━━ EXCERPTED TEXT
April 1 marked the launch of a free, online crop management tool designed to help cotton producers in Alabama and the Southeast get the upper hand on thrips, the region’s most consistent pests of seedling cotton.
Developed at North Carolina State University, the Thrips Infestation Predictor for Cotton tool integrates many years of weather, thrips-population and cotton-growing-pattern data from cotton fields in Alabama and across the Southeast to forecast when thrips infestations will be largest and risks of injury to young cotton plants highest.
Thrips feed on the foliage of seedling cotton, slowing plant and root growth, making the plants more susceptible to environmental stressors later in the growing season and reducing yields.
“By using the new, location-specific tool prior to planting, growers can see which fields are at the greatest risk of suffering thrips damage and be prepared to use more aggressive management strategies in those areas,” says Alana Jacobson, an Auburn entomology assistant professor who specializes in the biology and ecology of row-crop insect pests. “Or, they can decide to adjust the planting dates in those fields.”
The Thrips Infestation Predictor incorporates years of data from cotton-producing states in the Southeast to help determine conditions for potential thrips infestations and the risk of thrips injury to young cotton. Jacobson, along with Alabama extension entomologists Ron Smith and Tim Reed, has collected such data from Alabama cotton fields and provided it to the tool-development team that’s led by George Kennedy, the NCSU entomologist under whose direction Jacobson completed her doctorate in entomology in 2012.
“This tool is based on many years of data collected from across the region, and it has proved accurate through years of testing,” Jacobson said. “It has performed great at my test sites here in Alabama, but we need feedback from users statewide to identify locations where the model’s predictions may not be accurate so that the model can be refined or updated. Producers’ input also will help us identify how to improve content and make it more user friendly.”
━━━━
━━ DATA EXTRACT
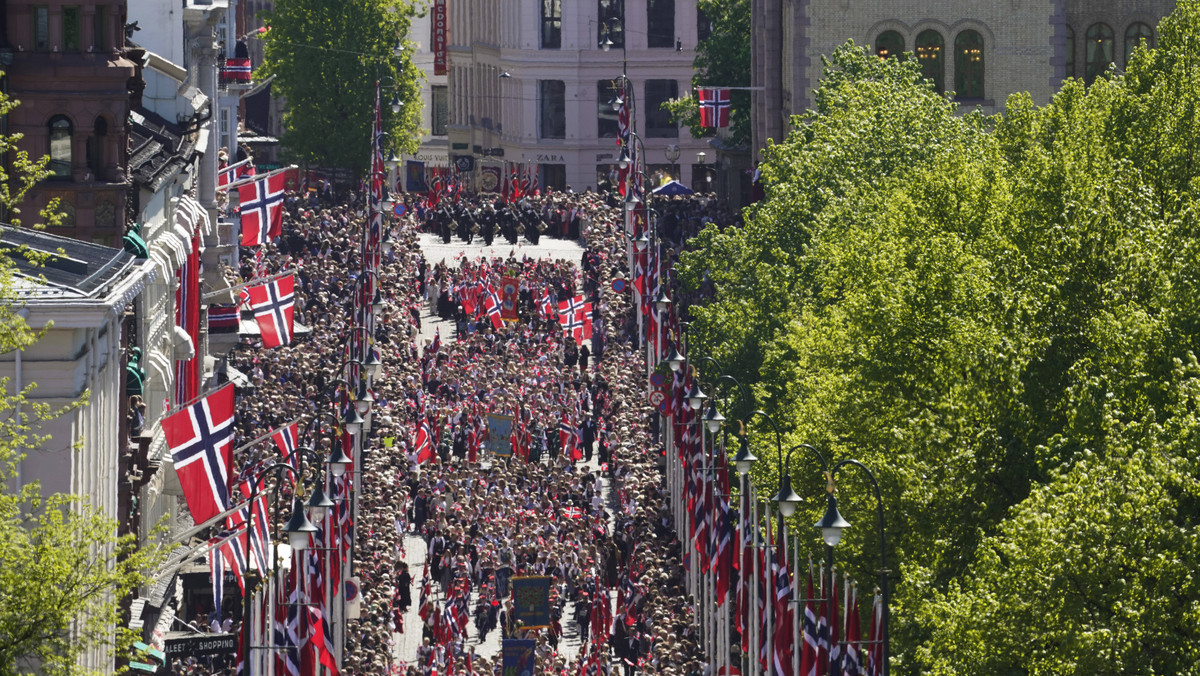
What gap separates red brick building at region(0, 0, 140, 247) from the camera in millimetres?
50062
━━━━
WORK ITEM A: Transcribe the part of the cotton thrips article between "Thrips feed on" and "and reducing yields.", inclusive.
WORK ITEM B: According to the cotton thrips article, which university developed the Thrips Infestation Predictor for Cotton tool?

TASK ANSWER A:
Thrips feed on the foliage of seedling cotton, slowing plant and root growth, making the plants more susceptible to environmental stressors later in the growing season and reducing yields.

TASK ANSWER B: North Carolina State University